Around 1,400 Israelis were killed in the Palestinian attack, with more than 3,000 Palestinians killed in the subsequent bombing in response to the Hamas-led attack.

Protests also broke out in cities across the Middle East and North Africa following the air strike on the hospital.

In the occupied West Bank city of Ramallah, Palestinian Authority security forces used live fire to disperse protesters.

Local media reported hundreds of people rallying after the bombing in Ramallah, Hebron, Jenin, Tulkarm, Tubas, and other cities. 

Protesters marched towards local Palestinian Authority headquarters, demanding more action to confront Israel and support the Gaza Strip.

Demonstrations were also held in Istanbul, Beirut, Baghdad, and Syria’s Idlib.

Scores of Jordanians protest in Amman after the strike on a Gaza hospital (MEE/Mohammad Ersan)
Scores of Jordanians protest in Amman after the air strike on a Gaza hospital (MEE/Mohammad Ersan)
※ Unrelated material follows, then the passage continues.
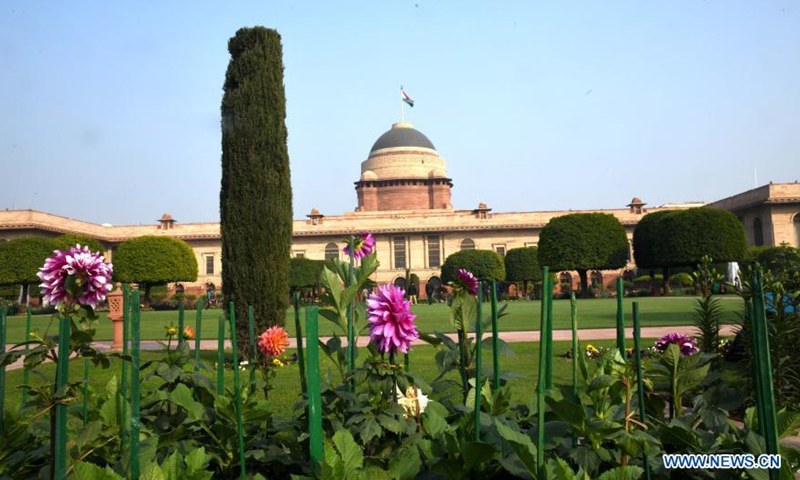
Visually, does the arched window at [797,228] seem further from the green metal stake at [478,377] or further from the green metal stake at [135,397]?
the green metal stake at [135,397]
Earlier on Tuesday, hundreds of people marched to Amman's main government building, condemning Wednesday's planned visit of US President Joe Biden.

They also demanded the cancellation of the agreement to tax natural gas from Israel, which Jordan signed in 2016.

Secretary General of the Islamic Action Front Party Murad al-Adaileh, a member of the National Forum that organised the march, told MEE: “We will hold a sit-in tomorrow, Wednesday, to preach the Maghrib prayer in front of the American embassy in Jordan in rejection of America’s support for the Israeli occupation”.